DESTINOS é uma rubrica do Maisfutebol: recupera personagens e memórias dessa década marcante do futebol. Viagens carregadas de nostalgia e saudosismo, sempre com bom humor e imagens inesquecíveis. DESTINOS.

JORGE PLÁCIDO: Amora (1981 a 1983); V. Setúbal (1983 a 1985); Desp. Chaves (1985 a 1987); FC Porto (1987/1988 e 1990/1991); Sporting (1988/1989); Salgueiros (1991/1992)

Um golaço ao Barcelona? Checked.

Um golaço ao Inter de Milão? Checked

Dois golaços a Malta? Checked

O pé esquerdo de Jorge Plácido exercia a função por prazer. Tocar a bola nunca foi um sacrifício, um dever, antes o natural deleite de quem joga de sorrisos nos lábios. A beleza natural das coisas simples. 

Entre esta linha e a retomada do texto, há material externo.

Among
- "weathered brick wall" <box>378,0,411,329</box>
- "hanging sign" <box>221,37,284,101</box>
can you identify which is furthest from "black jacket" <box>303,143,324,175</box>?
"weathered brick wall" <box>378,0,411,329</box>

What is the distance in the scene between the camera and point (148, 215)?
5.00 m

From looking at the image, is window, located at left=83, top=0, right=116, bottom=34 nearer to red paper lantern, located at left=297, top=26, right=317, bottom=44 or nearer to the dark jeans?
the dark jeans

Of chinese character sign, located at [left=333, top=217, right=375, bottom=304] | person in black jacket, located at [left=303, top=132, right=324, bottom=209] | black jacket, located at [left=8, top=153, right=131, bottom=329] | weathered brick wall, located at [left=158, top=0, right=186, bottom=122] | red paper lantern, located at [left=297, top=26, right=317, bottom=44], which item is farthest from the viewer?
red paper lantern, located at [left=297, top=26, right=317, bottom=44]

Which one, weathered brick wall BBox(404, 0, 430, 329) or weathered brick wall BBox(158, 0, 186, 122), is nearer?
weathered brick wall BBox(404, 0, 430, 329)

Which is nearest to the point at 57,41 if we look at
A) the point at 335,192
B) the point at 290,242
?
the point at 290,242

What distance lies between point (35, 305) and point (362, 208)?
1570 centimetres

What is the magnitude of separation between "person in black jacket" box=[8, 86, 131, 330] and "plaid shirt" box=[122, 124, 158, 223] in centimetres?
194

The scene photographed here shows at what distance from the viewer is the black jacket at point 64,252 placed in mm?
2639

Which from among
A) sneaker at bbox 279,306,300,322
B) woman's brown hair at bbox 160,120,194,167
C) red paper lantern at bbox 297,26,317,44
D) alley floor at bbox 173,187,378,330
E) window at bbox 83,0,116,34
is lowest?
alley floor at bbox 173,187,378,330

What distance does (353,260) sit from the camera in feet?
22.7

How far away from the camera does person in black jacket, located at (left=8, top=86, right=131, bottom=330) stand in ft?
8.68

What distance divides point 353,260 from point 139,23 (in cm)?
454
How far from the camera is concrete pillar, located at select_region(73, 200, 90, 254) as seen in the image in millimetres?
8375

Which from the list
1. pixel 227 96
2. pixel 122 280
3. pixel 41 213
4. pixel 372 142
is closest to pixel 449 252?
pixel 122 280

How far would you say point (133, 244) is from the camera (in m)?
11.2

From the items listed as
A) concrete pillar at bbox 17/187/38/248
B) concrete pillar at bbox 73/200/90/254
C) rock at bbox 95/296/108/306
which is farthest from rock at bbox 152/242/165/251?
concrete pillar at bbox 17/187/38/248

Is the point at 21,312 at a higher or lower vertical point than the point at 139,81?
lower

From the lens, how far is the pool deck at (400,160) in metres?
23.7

O antigo internacional português, agora com 55 anos, acolhe o Maisfutebol com a serenidade de sempre. A classe que transportava nos relvados - e que o conduziu a um dos melhores FC Porto de sempre - é a classe com que abre a porta ao jornalista. 

A conversa passa por Luanda, Barreiro, Setúbal, Chaves, Porto, Paris e Lisboa. Uma carreira longa, sim, mas que terá ficado um pouco aquém do que todo aquele talento prometia. 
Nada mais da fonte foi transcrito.